Ontario’s family law provides a statutory regime or framework for the orderly division of family property between married spouses. These rules do not apply to common law spouses. The date of marriage and the date of separation are the starting and end points for determining the value of family property. Each of you calculates your net family property by adding the value of all of your property on the date of separation (the valuation day ~ V-Day), subtracting the amount of your debts on V-Day, subtracting the value of property you owned prior to the marriage as at the date of marriage and excluding the value of gifts or inheritances which exist on V-day. The result is your “net family property” (NFP).

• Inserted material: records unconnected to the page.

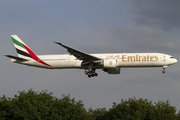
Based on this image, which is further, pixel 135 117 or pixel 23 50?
pixel 135 117

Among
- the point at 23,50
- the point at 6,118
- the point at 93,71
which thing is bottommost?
the point at 6,118

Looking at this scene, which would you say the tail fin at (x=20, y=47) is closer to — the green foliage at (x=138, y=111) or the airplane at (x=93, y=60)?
the airplane at (x=93, y=60)

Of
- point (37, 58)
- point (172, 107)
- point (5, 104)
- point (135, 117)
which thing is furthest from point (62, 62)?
point (172, 107)

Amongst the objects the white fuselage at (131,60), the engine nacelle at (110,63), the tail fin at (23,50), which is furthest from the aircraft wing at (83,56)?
the tail fin at (23,50)

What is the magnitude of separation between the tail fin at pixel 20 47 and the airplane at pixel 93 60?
25cm

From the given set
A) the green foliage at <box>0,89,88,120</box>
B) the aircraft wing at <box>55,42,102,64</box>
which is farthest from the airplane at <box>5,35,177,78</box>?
the green foliage at <box>0,89,88,120</box>

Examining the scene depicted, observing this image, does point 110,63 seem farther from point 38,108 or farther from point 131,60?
point 38,108

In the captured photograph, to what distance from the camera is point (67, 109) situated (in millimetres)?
60469

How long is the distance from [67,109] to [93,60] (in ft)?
39.5

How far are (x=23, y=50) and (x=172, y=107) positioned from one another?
1316 inches

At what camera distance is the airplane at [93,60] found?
52.6 m

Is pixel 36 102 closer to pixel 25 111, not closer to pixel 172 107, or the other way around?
pixel 25 111

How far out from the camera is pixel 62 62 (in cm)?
5538

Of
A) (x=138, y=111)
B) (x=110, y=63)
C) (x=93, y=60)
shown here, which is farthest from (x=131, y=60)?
(x=138, y=111)
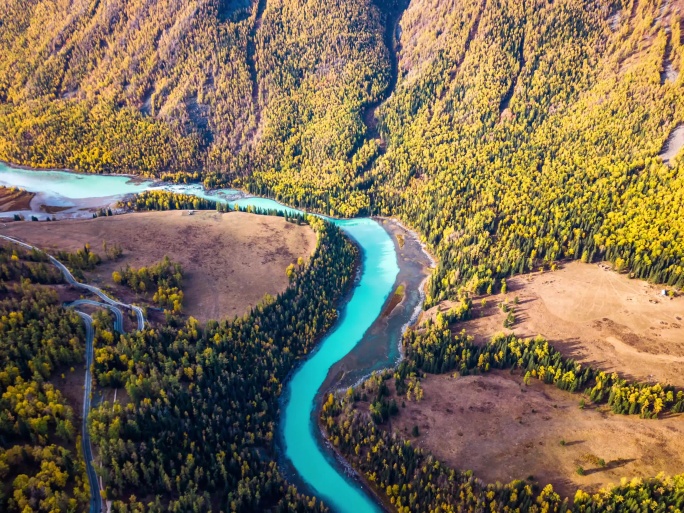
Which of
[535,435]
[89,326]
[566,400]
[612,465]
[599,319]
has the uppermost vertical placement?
[599,319]

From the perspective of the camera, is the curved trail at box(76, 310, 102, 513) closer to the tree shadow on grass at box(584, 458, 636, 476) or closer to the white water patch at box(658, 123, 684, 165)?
the tree shadow on grass at box(584, 458, 636, 476)

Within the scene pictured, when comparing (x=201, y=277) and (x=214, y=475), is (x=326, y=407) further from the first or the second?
(x=201, y=277)

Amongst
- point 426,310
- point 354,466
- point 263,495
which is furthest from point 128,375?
point 426,310

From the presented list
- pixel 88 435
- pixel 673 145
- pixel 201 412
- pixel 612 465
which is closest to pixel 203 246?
pixel 201 412

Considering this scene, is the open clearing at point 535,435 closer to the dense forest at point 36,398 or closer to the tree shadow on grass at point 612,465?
the tree shadow on grass at point 612,465

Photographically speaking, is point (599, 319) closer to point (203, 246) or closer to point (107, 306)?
point (203, 246)
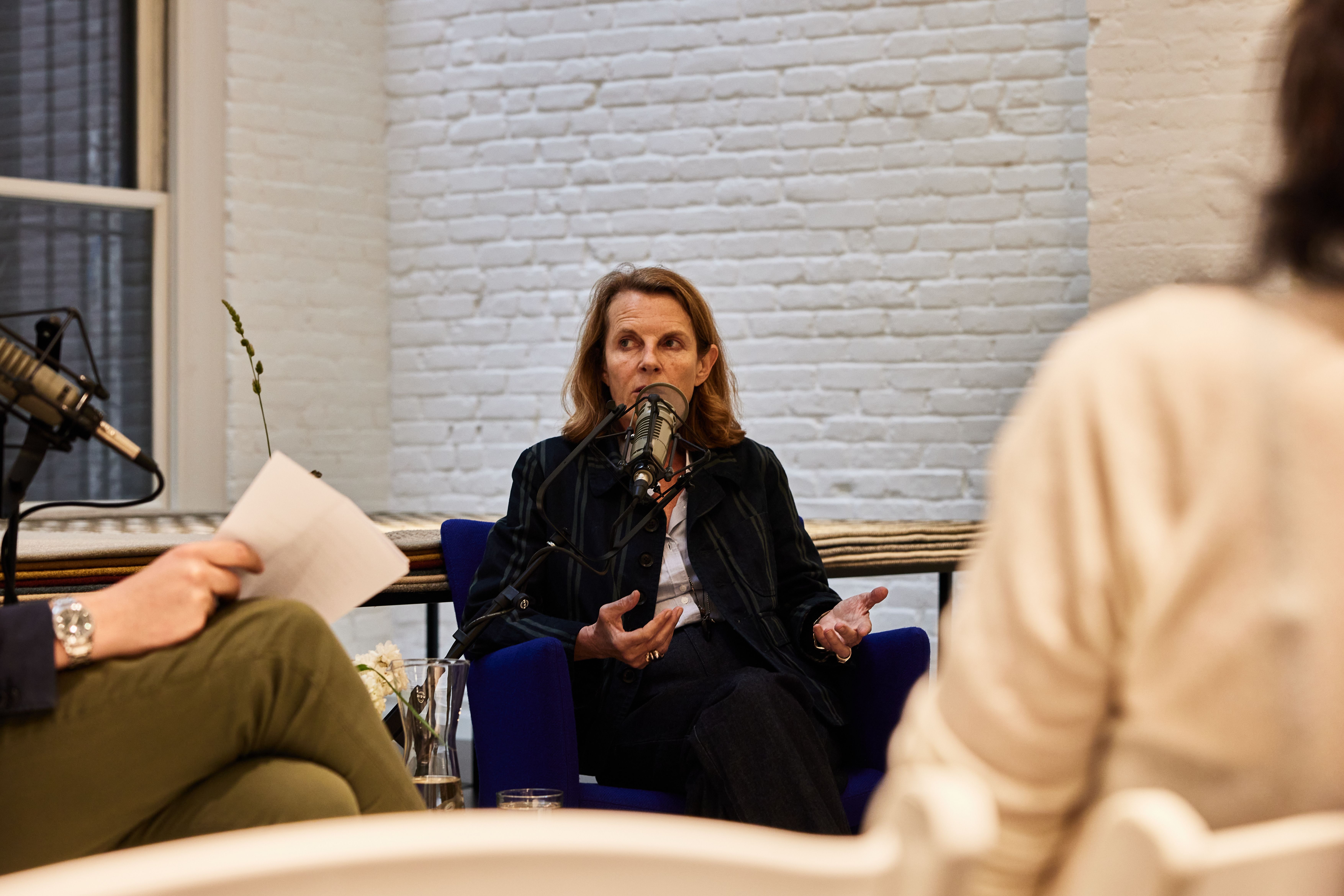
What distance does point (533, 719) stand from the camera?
6.58ft

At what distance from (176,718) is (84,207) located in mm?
3401

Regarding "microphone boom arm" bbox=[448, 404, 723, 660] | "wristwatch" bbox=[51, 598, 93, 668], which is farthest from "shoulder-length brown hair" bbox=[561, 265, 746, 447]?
"wristwatch" bbox=[51, 598, 93, 668]

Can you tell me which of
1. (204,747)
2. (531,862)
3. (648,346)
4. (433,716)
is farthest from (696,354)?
(531,862)

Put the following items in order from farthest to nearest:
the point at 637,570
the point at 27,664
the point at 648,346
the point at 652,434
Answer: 1. the point at 648,346
2. the point at 637,570
3. the point at 652,434
4. the point at 27,664

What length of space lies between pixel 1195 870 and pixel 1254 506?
19 cm

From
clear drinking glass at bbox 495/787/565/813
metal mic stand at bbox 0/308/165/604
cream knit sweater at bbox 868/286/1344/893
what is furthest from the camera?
clear drinking glass at bbox 495/787/565/813

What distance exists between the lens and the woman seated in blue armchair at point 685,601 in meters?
1.99

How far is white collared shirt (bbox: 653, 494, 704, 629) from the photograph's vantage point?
7.61ft

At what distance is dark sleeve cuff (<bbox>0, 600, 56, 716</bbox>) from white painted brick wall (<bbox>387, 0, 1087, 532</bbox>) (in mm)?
3038

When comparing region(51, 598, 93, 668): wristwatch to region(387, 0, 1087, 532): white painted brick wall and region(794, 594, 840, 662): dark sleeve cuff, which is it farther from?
region(387, 0, 1087, 532): white painted brick wall

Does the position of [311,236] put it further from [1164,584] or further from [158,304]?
[1164,584]

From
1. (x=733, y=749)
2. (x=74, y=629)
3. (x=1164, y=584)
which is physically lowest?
(x=733, y=749)

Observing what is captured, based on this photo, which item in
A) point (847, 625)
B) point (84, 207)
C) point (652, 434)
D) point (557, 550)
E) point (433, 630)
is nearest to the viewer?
point (652, 434)

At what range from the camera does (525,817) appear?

Family property means real estate, bank accounts, R.R.S.P.’s, stocks, bonds, businesses, pensions, automobiles, motorcycles, household contents, art, jewelry, furniture, etcetera. The value of gifts and inheritances are excluded. The value of the property owned on V-Day but acquired prior to marriage, other than a matrimonial home, may also be deducted. The onus of providing the value of the asset rests on its owner.
Your Net Family Property is compared to your spouse’s NFP and whoever has the greater NFP, pays one half of the difference to the other, to “equalize” the value of each party’s NFP as a result of the separation. The equalization payment can be made in cash or by transferring assets like R.R.S.P.’s or other property. The division of the value of your property in this way whether by Court Order or by agreement will be final.
Please Note: This information is not intended to contain advice specific to your situation. There are no cookie cutter solutions. After all, you are reading this information on the internet. Your situation is special and unique and you must be guided by specific individual advice from your Lawyer, Certified Financial Planner or Accountant.